* **TEXT FOR ANALYSIS**:
Skip to contents

Filters spatial point data by removing erroneous observations based on geometric, statistical, and spatial criteria. The function implements a sequential depuration workflow commonly used in precision agriculture.

Usage

depurate(
  x,
  y,
  toremove = c("edges", "outlier", "inlier"),
  crs = NULL,
  buffer = -10,
  ylimitmax = NA,
  ylimitmin = 0,
  sdout = 3,
  ldist = 0,
  udist = 40,
  criteria = c("LM", "MP"),
  zero.policy = NULL,
  poly_border = NULL
)

Arguments

x

An sf object with POINT geometries.

y

A character string indicating the variable name used for filtering. If missing and only one attribute column is present, it is used by default.

toremove

A character vector specifying which procedures to apply. Options are "edges", "outlier", and "inlier". The order of execution is fixed and cannot be modified.

crs

Coordinate reference system used when transforming longitude/latitude data. Can be an EPSG code or proj4string.

buffer

A numeric value indicating the distance (in meters) for edge removal. Negative values are recommended to shrink boundaries.

ylimitmax

Numeric upper bound for y. If NA, Inf is used.

ylimitmin

Numeric lower bound for y. If NA, -Inf is used.

sdout

Numeric multiplier for standard deviation used to detect global outliers.

ldist

Numeric lower distance bound for neighborhood definition.

udist

Numeric upper distance bound for neighborhood definition.

criteria

Character vector specifying spatial outlier detection methods: "LM" (Local Moran) and/or "MP" (Moran Plot).

zero.policy

Logical. If TRUE, allows empty neighbor sets; if FALSE, stops with an error.

poly_border

Optional sf polygon defining field boundaries. If NULL, a hull is computed automatically.

[Short text fragments from websites]
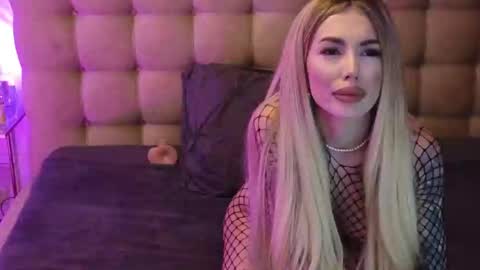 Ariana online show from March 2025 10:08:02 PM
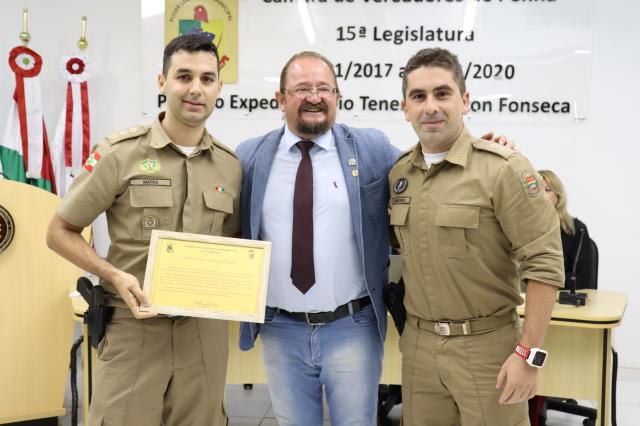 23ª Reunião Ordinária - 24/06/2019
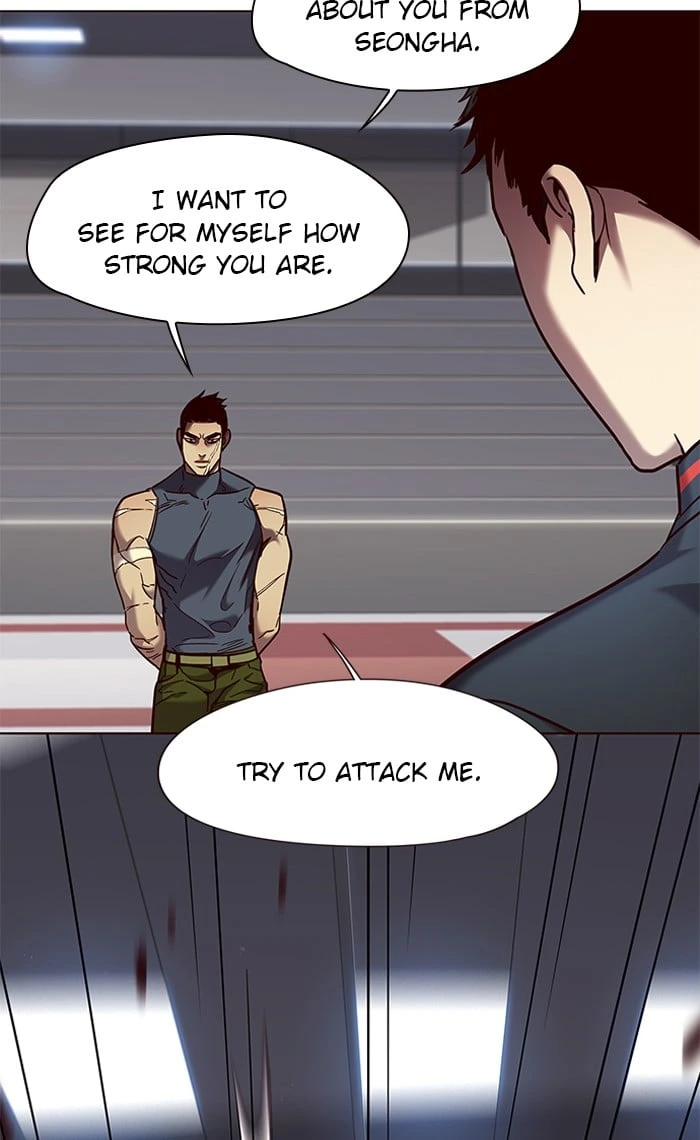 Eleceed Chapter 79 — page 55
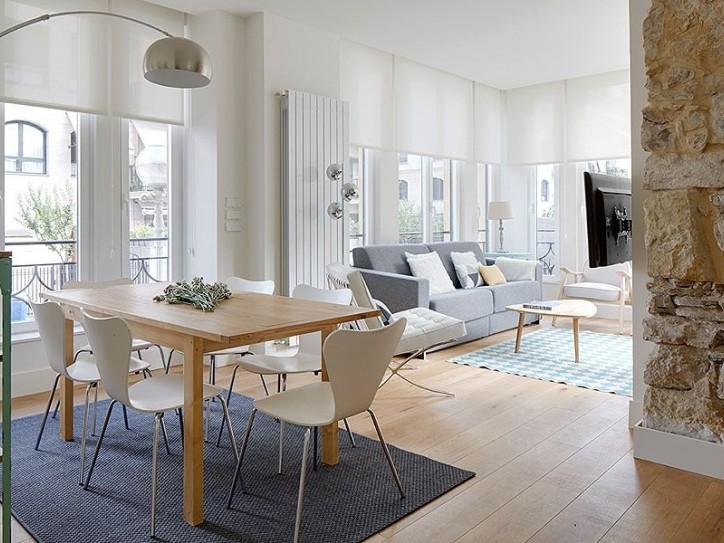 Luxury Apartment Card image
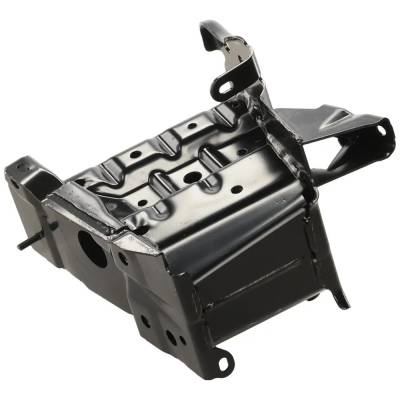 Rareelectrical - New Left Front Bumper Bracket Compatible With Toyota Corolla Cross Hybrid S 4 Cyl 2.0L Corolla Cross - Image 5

* **WHAT THIS EXERCISE ASKS**:
A – Using the depurate reference page, mark each statement below yes or no, and back each answer with the exact words from that page that settle it. (i) The order in which the chosen procedures run can be changed. (ii) When poly_border is NULL, a hull is worked out automatically. (iii) Positive buffer values are recommended.
B – Write what comes next in the depurate reference page, picking up right after its last line.

* **ANSWERS FOR THE EXERCISE**:
A –
(i) No: "The order of execution is fixed and cannot be modified."
(ii) Yes: "If NULL, a hull is computed automatically."
(iii) No: "Negative values are recommended to shrink boundaries."

B –
Value

An object of class paar (list) with:

depurated_data

Filtered sf object

condition

Character vector indicating the reason each observation was removed (or NA if retained)

Details

The depuration process is applied in a fixed sequence:

  1. Edge removal ("edges")

  2. Global outlier removal ("outlier")

  3. Spatial outlier removal ("inlier")

The toremove argument controls which of these steps are applied, but **does not modify the order of execution**.

Available procedures are:

edges

Removes points located within a specified buffer distance from the field boundary. The boundary is computed using a concave hull (concaveman) or a convex hull if the package is not available.

outlier

Removes global outliers based on:

  • user-defined limits (ylimitmin, ylimitmax)

  • statistical thresholds defined as \(mean \pm sdout \times sd\)

inlier

Identifies and removes spatial outliers using:

  • Local Moran's I statistic ("LM")

  • Moran scatterplot influence ("MP")

Default parameter values are tuned for precision agriculture datasets (e.g., yield maps).

References

Vega, A., Córdoba, M., Castro-Franco, M. et al. (2019). Protocol for automating error removal from yield maps. Precision Agriculture, 20, 1030–1044. doi:10.1007/s11119-018-09632-8

Examples

library(sf)
data(barley, package = 'paar')
#Convert to an sf object
barley <- st_as_sf(barley, coords = c("X", "Y"), crs = 32720)

depurated <-
  depurate(barley, "Yield")
#> Concave hull algorithm is computed with
#> concavity = 2 and length_threshold = 0

# Summary of depurated data
summary(depurated)
#>       normal point             border spatial outlier MP spatial outlier LM 
#>         5673 (77%)          964 (13%)         343 (4.6%)         309 (4.2%) 
#>         global min            outlier 
#>          99 (1.3%)         6 (0.081%) 

# Keep only depurate data
depurated_data <- depurated$depurated_data
# Combine the condition for all data
all_data_condition <- cbind(depurated, barley)